### PROMPT
Copy out, unchanged, the lines running from the one containing "Is the black" through the one containing "1040 millimetres", with both of those lines included.

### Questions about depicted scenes
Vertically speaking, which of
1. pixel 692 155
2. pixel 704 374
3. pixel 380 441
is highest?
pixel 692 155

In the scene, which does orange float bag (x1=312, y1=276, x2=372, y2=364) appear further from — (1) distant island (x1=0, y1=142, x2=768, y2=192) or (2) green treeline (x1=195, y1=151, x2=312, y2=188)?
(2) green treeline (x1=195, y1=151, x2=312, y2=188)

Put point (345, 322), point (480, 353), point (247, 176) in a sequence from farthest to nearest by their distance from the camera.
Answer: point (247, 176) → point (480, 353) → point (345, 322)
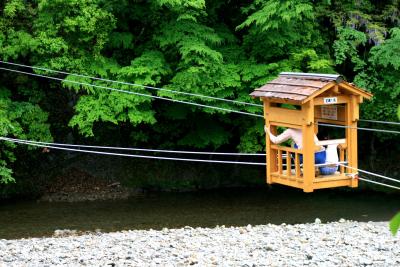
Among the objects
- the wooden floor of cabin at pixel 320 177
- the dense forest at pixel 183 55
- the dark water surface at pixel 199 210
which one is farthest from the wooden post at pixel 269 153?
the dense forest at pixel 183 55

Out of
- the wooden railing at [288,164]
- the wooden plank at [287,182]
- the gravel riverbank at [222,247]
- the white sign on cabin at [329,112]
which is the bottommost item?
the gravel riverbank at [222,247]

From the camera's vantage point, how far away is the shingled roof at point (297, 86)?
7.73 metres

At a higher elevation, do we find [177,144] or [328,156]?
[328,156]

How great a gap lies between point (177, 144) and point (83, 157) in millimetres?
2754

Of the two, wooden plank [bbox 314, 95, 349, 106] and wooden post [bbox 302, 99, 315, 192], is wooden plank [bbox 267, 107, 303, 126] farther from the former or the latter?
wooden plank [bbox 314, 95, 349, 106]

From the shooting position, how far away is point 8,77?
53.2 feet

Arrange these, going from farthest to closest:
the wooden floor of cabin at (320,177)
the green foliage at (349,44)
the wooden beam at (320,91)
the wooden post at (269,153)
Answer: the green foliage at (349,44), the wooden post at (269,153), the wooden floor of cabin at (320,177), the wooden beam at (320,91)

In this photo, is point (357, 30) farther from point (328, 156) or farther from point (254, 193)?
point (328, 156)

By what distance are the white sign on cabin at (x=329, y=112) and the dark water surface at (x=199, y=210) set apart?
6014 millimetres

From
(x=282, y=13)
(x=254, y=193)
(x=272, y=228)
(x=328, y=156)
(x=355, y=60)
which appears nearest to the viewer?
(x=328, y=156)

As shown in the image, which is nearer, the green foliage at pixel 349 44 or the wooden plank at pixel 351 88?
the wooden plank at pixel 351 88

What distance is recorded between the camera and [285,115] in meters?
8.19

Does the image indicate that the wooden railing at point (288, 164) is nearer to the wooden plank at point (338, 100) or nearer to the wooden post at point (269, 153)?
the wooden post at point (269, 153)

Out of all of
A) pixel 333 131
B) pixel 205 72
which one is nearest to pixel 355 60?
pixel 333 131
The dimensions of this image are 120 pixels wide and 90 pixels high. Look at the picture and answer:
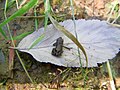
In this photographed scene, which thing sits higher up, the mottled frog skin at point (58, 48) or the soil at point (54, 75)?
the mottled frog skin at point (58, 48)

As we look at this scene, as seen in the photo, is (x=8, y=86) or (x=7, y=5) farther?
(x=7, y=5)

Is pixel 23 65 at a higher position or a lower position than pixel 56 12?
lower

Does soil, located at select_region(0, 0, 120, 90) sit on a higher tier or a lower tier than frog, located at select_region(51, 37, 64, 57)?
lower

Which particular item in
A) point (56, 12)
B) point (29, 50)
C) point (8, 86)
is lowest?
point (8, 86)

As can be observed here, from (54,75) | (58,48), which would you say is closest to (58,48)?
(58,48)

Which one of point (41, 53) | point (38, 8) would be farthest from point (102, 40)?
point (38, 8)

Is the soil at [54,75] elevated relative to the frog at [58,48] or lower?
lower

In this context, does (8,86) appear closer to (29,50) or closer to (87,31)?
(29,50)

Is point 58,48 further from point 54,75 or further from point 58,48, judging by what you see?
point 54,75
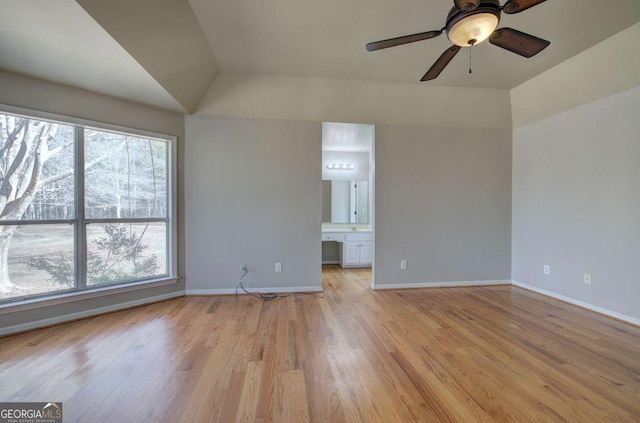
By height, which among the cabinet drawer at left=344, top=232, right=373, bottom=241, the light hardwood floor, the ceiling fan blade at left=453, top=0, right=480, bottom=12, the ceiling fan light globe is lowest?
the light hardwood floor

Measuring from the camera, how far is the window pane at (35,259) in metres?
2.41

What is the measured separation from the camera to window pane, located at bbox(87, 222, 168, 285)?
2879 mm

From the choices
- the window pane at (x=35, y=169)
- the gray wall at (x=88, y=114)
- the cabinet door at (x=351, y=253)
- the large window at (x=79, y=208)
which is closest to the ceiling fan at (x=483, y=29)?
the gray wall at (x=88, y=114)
* * *
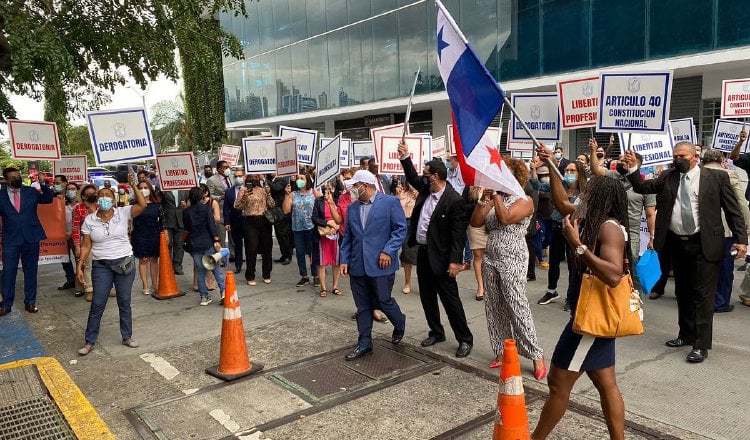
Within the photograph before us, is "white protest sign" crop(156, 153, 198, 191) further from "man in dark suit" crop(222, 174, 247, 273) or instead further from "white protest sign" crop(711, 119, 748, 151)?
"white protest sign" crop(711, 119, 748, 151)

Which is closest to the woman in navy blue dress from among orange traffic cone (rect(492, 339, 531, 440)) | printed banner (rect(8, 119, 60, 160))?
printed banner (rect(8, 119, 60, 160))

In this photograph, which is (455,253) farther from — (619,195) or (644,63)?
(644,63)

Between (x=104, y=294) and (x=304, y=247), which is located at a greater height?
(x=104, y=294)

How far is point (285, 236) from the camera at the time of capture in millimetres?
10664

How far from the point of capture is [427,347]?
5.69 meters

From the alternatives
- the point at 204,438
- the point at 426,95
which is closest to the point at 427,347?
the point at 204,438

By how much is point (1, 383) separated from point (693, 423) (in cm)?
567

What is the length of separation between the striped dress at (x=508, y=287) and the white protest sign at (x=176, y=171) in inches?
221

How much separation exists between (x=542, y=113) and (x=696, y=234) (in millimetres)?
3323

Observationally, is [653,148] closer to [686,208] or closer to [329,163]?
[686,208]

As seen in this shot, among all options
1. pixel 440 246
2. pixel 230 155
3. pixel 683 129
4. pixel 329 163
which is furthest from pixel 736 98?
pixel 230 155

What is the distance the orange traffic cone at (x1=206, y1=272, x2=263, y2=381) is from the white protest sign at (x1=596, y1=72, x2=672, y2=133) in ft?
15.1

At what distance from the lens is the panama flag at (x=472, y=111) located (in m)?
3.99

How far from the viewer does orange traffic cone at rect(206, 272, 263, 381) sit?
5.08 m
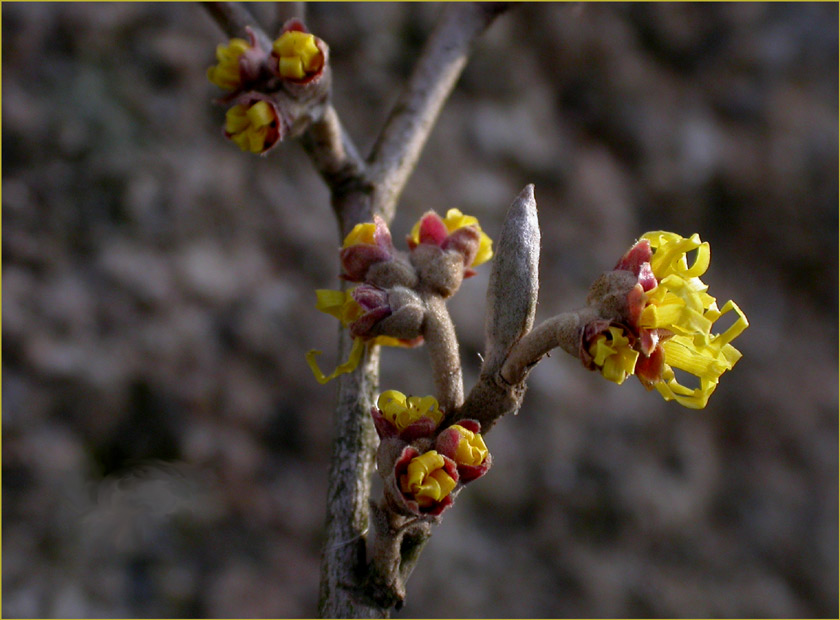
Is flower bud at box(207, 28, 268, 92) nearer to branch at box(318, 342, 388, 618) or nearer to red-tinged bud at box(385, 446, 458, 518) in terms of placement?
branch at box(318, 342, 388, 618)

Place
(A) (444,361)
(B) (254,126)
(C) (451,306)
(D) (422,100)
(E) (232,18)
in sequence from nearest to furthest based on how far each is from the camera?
...
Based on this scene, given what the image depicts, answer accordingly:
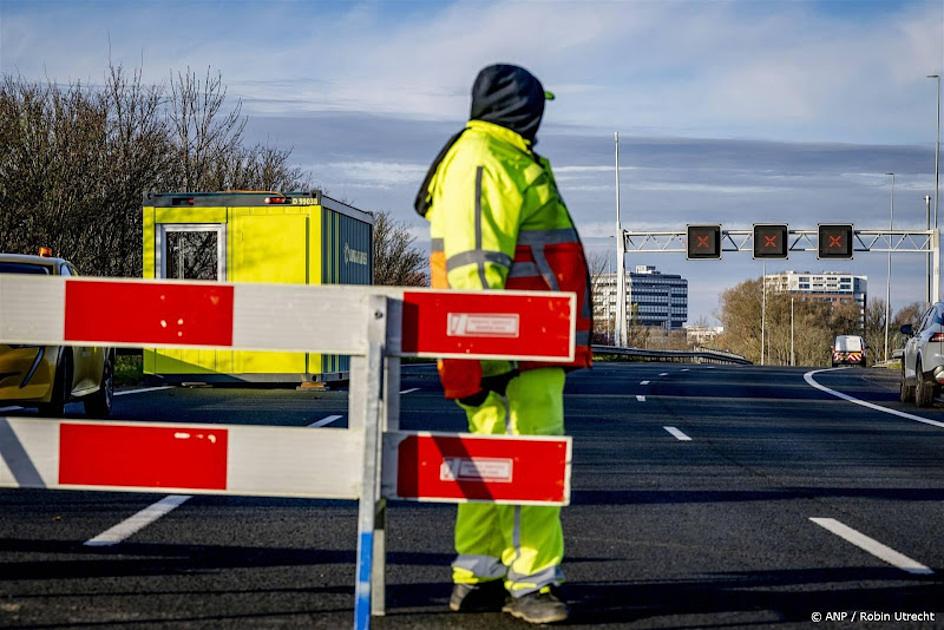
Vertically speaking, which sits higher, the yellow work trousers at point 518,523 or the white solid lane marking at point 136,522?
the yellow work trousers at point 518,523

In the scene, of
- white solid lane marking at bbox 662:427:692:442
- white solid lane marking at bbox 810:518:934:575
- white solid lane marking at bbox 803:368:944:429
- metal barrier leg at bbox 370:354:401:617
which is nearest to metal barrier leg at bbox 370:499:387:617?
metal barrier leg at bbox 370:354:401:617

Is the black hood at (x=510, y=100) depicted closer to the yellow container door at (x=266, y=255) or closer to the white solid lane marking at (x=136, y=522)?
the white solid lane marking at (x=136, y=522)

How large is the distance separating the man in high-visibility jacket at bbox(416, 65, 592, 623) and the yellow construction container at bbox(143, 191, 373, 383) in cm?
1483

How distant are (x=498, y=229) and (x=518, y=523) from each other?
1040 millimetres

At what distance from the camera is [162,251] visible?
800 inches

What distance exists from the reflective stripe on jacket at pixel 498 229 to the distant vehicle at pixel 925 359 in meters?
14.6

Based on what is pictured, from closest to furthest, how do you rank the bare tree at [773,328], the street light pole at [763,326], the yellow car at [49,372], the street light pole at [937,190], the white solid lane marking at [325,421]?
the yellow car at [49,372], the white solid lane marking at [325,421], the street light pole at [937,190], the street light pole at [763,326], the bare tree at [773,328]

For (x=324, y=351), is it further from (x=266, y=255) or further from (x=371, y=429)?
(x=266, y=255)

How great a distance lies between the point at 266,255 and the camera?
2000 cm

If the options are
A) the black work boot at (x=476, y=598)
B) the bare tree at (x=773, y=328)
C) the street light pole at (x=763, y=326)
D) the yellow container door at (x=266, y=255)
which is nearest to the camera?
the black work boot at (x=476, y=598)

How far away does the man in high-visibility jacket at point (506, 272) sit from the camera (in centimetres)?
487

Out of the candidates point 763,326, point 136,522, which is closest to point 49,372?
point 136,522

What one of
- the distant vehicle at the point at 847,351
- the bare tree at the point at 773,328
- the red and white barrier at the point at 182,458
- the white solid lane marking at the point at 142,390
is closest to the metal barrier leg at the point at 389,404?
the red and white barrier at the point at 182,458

### SOLUTION
Is the black hood at (x=510, y=100) depicted closer to the yellow container door at (x=266, y=255) or closer to the white solid lane marking at (x=136, y=522)?
the white solid lane marking at (x=136, y=522)

How large is the distance separating the man in high-visibility jacket at bbox(416, 65, 592, 623) and the yellow construction container at bbox(143, 191, 373, 383) in cm?
1483

How distant are (x=498, y=229) and (x=518, y=523) from each other?
1040 millimetres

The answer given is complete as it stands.